REQUIRED WORK:
**1)** According to the interview, at which school did the interviewee edit a student journal?
**2)** In the interview, who do companies use to sell a product's virtues to physicians? List every group named.
**3)** Condense the interview paragraph beginning "But in reality, because of the nebulous" into a short list of its main points.

Interview with Harriet Washington (Part II): The Many Tentacles of Corporate Funding

Publicizing Positive Research Data While Hiding Negative Data is Currently Legal for U.S. Corporations

Are negative studies about drugs or medical devices therefore far less likely to be published in medical journals than positive studies?


And if there were, for example, 20 negative studies and three positive studies on a particular drug or device, but due to drug or device company decisions only the three positive studies were submitted for publication and subsequently published, how would doctors and patients gain adequate information on whether to use the drug or device?

Only with a subpoena, as Dr. John Abramson, author of Overdosed America has pointed out. Only if a case against a company goes to trial and the company is subpoenaed and forced to reveal its original data can a traditional medical journal normally have any proof that the data it is given are complete and accurate.

Shouldn’t there be a law?

Well, there should be a law but frankly, laws are only useful insofar as they are complied with. I think more than a law is called for here. A change in the structure and design of medical journals is needed. As someone who has written for and edited both popular journals and medical journals (I edited a student journal at the Harvard School of Public Health), I have been astonished that when it comes to medical journals, there is a very strange lack of skepticism in some spheres. Editors know that someone has been paid to write an article, paid for their opinion, yet they rely upon their objectivity. Popular journalism is not at all that trusting; it’s much more skeptical. Popular journalism relies upon advertising, but medical journals rely on advertising from one industry. There are major structural and cultural problems in the way that traditional medical journals are organized.

Along these lines, could you please discuss “seeding trials” and “switching trials,” and how those are structured by the corporations that fund them?

These are perfect examples of marketing posing as “research” that often dupes journals. The point of both seeding and switching trials is not to generate objective information about a malady; the point is to sell a product. Seeding trials are those in which a large number of physicians are induced to use a particular medication. The idea is that they are all going to use that medication and then they will report how their patients respond. On the surface, this would help to evaluate the medication.

But in reality, because of the nebulous, even sloppy way seeding trials often are structured, with an alarming lack of rigor and oversight, you get very little medically useful feedback from the doctors, but you get large numbers of doctors using this medication for their patients, which is the point. The companies then cherry-pick the positive responses and use them when their detail men, drug reps and “thought leaders” sell the virtues of the product to physicians. They use the positive information and ignore, marginalize or snarkily explain away the negative information. Meanwhile, the corporations have the added benefit that there are huge numbers of doctors using their medication who would not normally be using it. That’s a seeding trial.

A switching trial is one where you’ve got physicians who have been using a particular medication, say for epilepsy, and they are induced by a pharmaceutical company representative to switch to a different medication that is under patent and is being sold by the rep’s company.  

Is the inducement financial? Are they paid to switch?

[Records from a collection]

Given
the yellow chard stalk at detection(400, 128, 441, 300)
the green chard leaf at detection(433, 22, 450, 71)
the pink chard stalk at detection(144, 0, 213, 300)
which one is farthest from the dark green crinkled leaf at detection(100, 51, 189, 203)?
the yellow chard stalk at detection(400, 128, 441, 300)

ANSWERS BY ITEM:
**1)** The Harvard School of Public Health.

**2)** Detail men, drug reps, and "thought leaders."

**3)**
- Seeding trials are often loosely structured, with little rigor or oversight, so they yield little medically useful feedback from doctors.
- They do get large numbers of doctors using the medication for their patients, which is the real point.
- Companies cherry-pick the positive responses for detail men, drug reps and "thought leaders" to use when selling the product to physicians.
- Negative information is ignored, marginalized or explained away.
- Corporations benefit because many doctors now use a medication they would not normally use.